Better together: Transplanting Langerhans Islets instead of beta cells only

Ultimately, the researchers want to transplant a product consisting of glucagon-producing alpha cells and insulin-producing beta cells ­ just like the real Langerhans islets. Glucagon and insulin are the two main hormones in our body that regulate energy homeostasis. While glucagon increases blood sugar levels, insulin lowers blood sugar levels. “Previous work has shown that cell-cell interactions within the islet, particularly between the two major cell types, the beta cell and the alpha cells, are important for the fine-tuning of regulating insulin release,” explains Henrik Semb. In animal models, the transplantation of both cell types together achieved much better blood sugar regulation. This would also have enormous advantages for humans as it could reduce the risk of secondary diseases later in life. Eunike Setyono, a doctoral researcher at Helmholtz Munich, is hopeful that ISLET’s new product can one day help patients and improve their quality of life. She works in the team of Heiko Lickert, director of the Helmholtz Munich Institute of Diabetes and Regeneration Research and a member of ISLET.

Still a long way ahead

Stem cell-based cell replacement therapy for type 1 diabetes is as close to a cure as possible, but the researchers still need to overcome many obstacles before the transplantation of lab-generated islets can give realistic hopes to type 1 diabetes patients. The biggest problem comes with the root of the disease: autoimmunity. Even if type 1 diabetes patients receive new beta cells, their immune system is still programmed to destroy them. “A big question in the field at the moment is whether we can make the cells we transplant hypoimmune. Can we genetically engineer the cells so the immune system will not recognize them?” asks Henrik Semb together with his team and collaborators. Right now, transplantation of beta cells requires the intake of immunosuppressive drugs to prevent the immune system from destroying the transplant. Shutting down the body’s immune system obviously comes with many side effects for the patients – like increased susceptibility to infections or an increased risk for cancer. This is only worth the cost for patients with extreme trouble controlling their blood sugar levels by insulin injections. “To get to our final product is a little bit like a walk in the Death Valley.
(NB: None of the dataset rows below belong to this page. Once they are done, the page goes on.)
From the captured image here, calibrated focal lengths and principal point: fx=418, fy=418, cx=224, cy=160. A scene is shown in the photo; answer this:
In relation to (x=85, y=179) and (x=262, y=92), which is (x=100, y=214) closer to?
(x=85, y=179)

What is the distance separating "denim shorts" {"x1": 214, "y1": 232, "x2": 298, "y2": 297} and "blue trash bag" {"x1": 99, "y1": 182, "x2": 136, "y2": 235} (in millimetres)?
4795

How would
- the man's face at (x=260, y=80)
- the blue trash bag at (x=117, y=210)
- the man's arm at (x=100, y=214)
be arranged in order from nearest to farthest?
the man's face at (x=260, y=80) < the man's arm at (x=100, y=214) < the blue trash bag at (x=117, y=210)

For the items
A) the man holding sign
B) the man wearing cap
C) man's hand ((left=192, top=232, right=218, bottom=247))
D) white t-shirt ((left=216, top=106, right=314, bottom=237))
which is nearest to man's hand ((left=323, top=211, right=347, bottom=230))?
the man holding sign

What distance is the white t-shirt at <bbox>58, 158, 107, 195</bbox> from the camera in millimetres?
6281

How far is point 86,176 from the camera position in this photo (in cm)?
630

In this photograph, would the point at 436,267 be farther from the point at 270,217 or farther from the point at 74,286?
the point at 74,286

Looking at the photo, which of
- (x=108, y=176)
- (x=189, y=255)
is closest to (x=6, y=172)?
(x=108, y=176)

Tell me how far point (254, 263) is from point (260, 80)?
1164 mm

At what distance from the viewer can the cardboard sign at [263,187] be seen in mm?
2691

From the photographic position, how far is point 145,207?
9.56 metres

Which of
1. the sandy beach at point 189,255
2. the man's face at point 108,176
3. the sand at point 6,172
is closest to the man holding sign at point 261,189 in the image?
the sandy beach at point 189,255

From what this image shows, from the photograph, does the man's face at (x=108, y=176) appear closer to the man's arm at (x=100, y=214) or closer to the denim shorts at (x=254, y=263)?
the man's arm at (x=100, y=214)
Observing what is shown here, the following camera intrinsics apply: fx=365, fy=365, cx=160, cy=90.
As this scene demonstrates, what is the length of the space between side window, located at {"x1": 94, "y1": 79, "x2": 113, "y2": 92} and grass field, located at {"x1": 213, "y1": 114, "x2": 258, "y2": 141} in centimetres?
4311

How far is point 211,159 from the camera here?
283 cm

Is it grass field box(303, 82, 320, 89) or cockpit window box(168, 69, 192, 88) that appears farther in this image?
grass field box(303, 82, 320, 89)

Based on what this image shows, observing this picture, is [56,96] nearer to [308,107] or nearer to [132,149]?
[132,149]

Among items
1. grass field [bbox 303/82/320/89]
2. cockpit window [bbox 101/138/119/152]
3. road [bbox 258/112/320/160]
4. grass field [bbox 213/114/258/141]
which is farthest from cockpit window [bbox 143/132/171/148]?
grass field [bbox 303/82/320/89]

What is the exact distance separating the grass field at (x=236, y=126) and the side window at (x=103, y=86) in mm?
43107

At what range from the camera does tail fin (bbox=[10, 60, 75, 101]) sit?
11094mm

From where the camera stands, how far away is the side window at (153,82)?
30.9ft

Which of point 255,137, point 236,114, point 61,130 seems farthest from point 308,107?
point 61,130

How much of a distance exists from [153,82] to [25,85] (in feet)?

It's extremely complicated and also very expensive. But through funding from the EU and the support by Helmholtz Munich we've established a really good program in Europe for this kind of research,” explains Henrik Semb.

Vision for the future

“The ultimate goal is to provide alternative sources of beta cells as replacement therapy. This would be the first causal therapy of type 1 diabetes,” says Heiko Lickert. One day, transplantation of stem cell-derived insulin-producing beta cells might provide type 1 diabetes patients with a natural cellular controller of blood sugar levels. This would enable more precise control of blood sugar levels compared to the available devices to monitor blood sugar levels and inject insulin. Henrik Semb is optimistic that they can test their product in clinical trials by 2026.